Fighting Fit?

I’m not unfit: I can dance round a carnival route for two hours and still have energy left, perform a four-minute song-and-dance routine without breaking a sweat, I can engage in an intense sword-fight whilst delivering a heroic monologue without pause, and I can (usually!) partake in a one-hour Zumba class without getting too out of breath.

Why, then, when challenged with a 10-minute ‘fat-busting solution’ DVD, do I find myself gasping for air well before the ten minutes is up?

Fitness DVDs, I’ve decided, are not designed to make you feel fitter. In fact, I think their aim is to make you feel as unfit as possible, so that you go out and buy more fitness DVDs!

Woman doing sit upsTwo minutes in, I’m planking, I’m hurting, I want to lie down.

Three minutes, I’m doing a strange, twisted version of ‘put your hands in the air like you just don’t care!’
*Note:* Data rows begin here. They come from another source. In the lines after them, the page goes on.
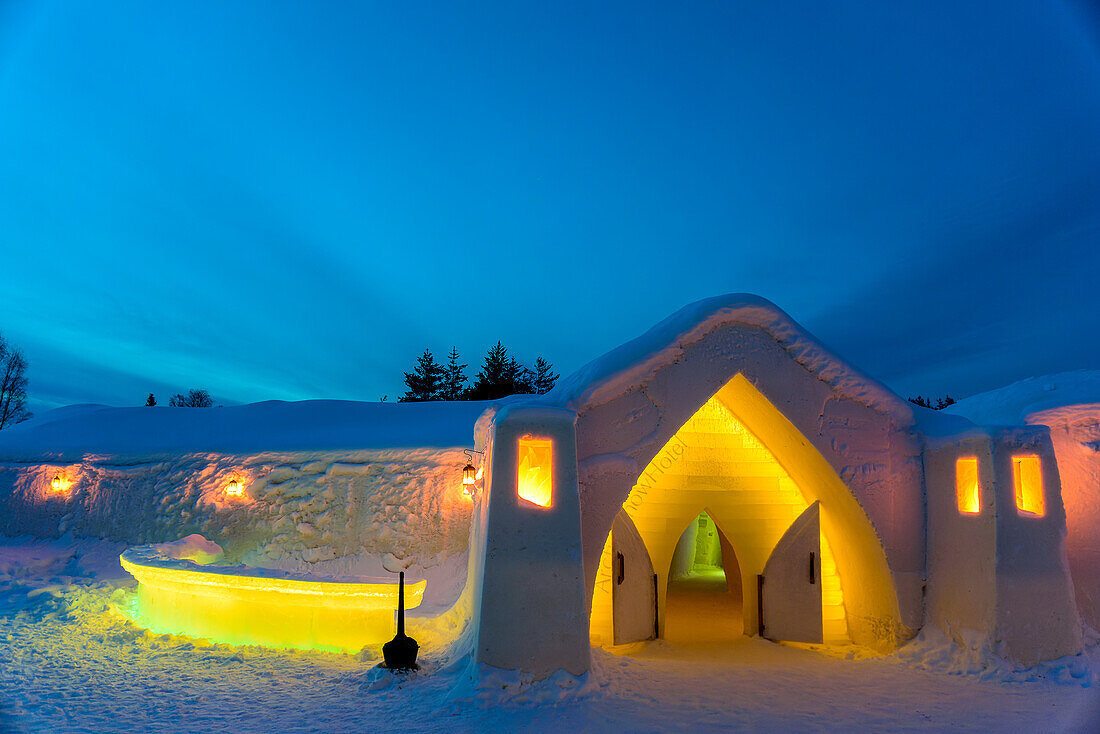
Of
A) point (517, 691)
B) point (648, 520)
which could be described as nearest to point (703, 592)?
point (648, 520)

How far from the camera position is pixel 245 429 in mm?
12828

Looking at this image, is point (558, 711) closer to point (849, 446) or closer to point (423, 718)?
point (423, 718)

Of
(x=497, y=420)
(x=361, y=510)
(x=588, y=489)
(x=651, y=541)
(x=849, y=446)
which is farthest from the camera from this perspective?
(x=361, y=510)

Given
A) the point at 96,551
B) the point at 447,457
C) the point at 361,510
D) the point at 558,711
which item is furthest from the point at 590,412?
the point at 96,551

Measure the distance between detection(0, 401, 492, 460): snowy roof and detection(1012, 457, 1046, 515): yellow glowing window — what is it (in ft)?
26.3

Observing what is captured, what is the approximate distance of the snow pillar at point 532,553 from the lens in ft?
19.1

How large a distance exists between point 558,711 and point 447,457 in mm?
6128

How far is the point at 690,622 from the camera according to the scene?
10.2m

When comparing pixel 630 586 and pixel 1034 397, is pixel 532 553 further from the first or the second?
pixel 1034 397

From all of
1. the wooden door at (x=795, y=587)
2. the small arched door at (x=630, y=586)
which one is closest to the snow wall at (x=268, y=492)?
the small arched door at (x=630, y=586)

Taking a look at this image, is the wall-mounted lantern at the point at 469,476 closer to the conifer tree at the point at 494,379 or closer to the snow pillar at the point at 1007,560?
the snow pillar at the point at 1007,560

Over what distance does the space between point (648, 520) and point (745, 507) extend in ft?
4.71

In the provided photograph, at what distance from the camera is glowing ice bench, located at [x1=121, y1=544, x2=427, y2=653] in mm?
7145

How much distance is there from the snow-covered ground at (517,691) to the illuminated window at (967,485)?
63.3 inches
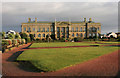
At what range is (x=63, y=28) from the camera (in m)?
64.1

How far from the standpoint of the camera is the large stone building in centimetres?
6144

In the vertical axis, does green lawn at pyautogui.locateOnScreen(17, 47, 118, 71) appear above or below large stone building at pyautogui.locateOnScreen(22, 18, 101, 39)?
below

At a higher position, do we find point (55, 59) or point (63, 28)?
point (63, 28)

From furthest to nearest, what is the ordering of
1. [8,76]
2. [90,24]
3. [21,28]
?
1. [90,24]
2. [21,28]
3. [8,76]

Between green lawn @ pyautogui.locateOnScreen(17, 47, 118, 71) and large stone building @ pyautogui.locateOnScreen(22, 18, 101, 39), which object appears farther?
large stone building @ pyautogui.locateOnScreen(22, 18, 101, 39)

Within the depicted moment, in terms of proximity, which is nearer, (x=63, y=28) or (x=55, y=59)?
(x=55, y=59)

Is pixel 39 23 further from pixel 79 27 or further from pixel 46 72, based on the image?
pixel 46 72

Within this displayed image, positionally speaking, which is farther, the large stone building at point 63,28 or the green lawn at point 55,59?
the large stone building at point 63,28

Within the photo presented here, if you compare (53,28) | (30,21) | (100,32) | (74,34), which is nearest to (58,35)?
(53,28)

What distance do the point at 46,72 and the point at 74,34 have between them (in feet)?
194

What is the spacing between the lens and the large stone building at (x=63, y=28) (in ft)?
202

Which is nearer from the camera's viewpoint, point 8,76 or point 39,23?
point 8,76

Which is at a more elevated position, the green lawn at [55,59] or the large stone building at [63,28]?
the large stone building at [63,28]

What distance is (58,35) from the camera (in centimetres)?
6350
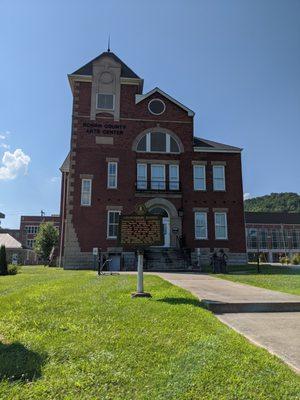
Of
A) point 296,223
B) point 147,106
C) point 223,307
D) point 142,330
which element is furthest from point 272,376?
point 296,223

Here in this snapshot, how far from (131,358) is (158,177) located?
26.8 metres

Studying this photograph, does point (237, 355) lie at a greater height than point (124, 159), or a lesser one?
lesser

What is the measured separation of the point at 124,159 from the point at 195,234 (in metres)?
8.27

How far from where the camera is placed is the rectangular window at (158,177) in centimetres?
3123

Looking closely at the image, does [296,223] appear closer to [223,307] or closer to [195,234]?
[195,234]

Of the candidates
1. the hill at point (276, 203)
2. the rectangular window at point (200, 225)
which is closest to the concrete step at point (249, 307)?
the rectangular window at point (200, 225)

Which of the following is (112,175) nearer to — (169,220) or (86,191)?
(86,191)

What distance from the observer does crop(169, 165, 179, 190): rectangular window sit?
3144 cm

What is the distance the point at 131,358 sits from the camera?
4961 mm

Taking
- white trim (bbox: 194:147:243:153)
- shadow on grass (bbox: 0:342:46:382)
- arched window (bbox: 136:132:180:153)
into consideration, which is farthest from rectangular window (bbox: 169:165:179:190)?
shadow on grass (bbox: 0:342:46:382)

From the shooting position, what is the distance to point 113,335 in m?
6.04

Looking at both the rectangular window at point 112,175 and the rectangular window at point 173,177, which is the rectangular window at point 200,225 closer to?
the rectangular window at point 173,177

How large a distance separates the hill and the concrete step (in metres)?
134

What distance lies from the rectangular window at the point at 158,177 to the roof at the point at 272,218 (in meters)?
57.6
Seven minutes, I lose the will to continue and decide that the floor is the best place for me.

Ten minutes: “Good job!”

I look up from my face-down sprawl to see a cheery American giving me a thumbs up. She doesn’t look tired. Either she’s had a coffee-and-cake break between each segment or else I’m just bitter at discovering I’m not quite as fit as I thought…I suspect it is the latter.

For beginners, she said; I dread to think what she puts her advanced consumers through.

A few hours later, I was working my proverbial socks off in a three-hour rehearsal: singing, dancing, acting and barely stopping for so much as a swig of water.

It repaired a lot of the damage done by the day’s earlier fitness failings and it got me thinking. Fitness DVDs, I decided, are like clothes – it’s all about finding the right style for you, and not taking it to heart if what you’ve bought doesn’t quite fit. Unfortunately, unlike clothes, you can’t return them after you’ve tried them!

So, the next day, the fitness DVD went into a drawer to join its many predecessors.

I don’t intend to take it out again.